-------- Data provided

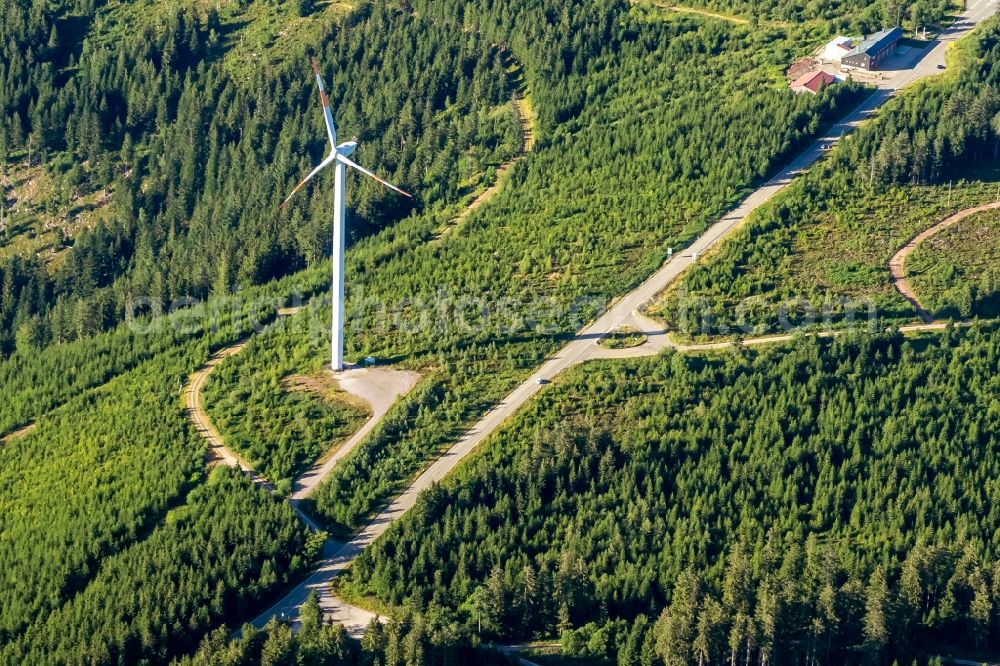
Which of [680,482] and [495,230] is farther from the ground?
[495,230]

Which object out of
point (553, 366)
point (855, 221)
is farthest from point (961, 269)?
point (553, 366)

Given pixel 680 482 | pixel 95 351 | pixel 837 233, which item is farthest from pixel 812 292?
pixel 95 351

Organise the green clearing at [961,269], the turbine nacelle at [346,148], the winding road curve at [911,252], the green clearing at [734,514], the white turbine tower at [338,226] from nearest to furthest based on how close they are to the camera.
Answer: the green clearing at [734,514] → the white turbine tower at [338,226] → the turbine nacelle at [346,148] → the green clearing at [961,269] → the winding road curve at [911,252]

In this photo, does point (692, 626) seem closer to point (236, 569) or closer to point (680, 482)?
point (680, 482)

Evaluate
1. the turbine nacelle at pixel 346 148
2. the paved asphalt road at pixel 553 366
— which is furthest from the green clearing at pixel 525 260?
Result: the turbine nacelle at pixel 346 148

----------------

● What the exercise asks: Reproduce every line of the data above word for word, omitting the pictures.

● The response:
Which of [680,482] and [495,230] is farther from the ground?
[495,230]

Which object out of
point (553, 366)
point (855, 221)
is farthest from point (961, 269)?
point (553, 366)

Given pixel 680 482 | pixel 95 351 | pixel 837 233, which item is farthest from pixel 812 292?
pixel 95 351

Organise the green clearing at [961,269], the turbine nacelle at [346,148], the winding road curve at [911,252], the green clearing at [734,514], the white turbine tower at [338,226] from nearest to furthest based on how close they are to the camera.
Answer: the green clearing at [734,514] → the white turbine tower at [338,226] → the turbine nacelle at [346,148] → the green clearing at [961,269] → the winding road curve at [911,252]

In this photo, does point (692, 626) seem closer to point (236, 569) or closer to point (680, 482)?
point (680, 482)

Evaluate
1. the turbine nacelle at pixel 346 148
2. the paved asphalt road at pixel 553 366
— which is furthest from the green clearing at pixel 525 260?
Result: the turbine nacelle at pixel 346 148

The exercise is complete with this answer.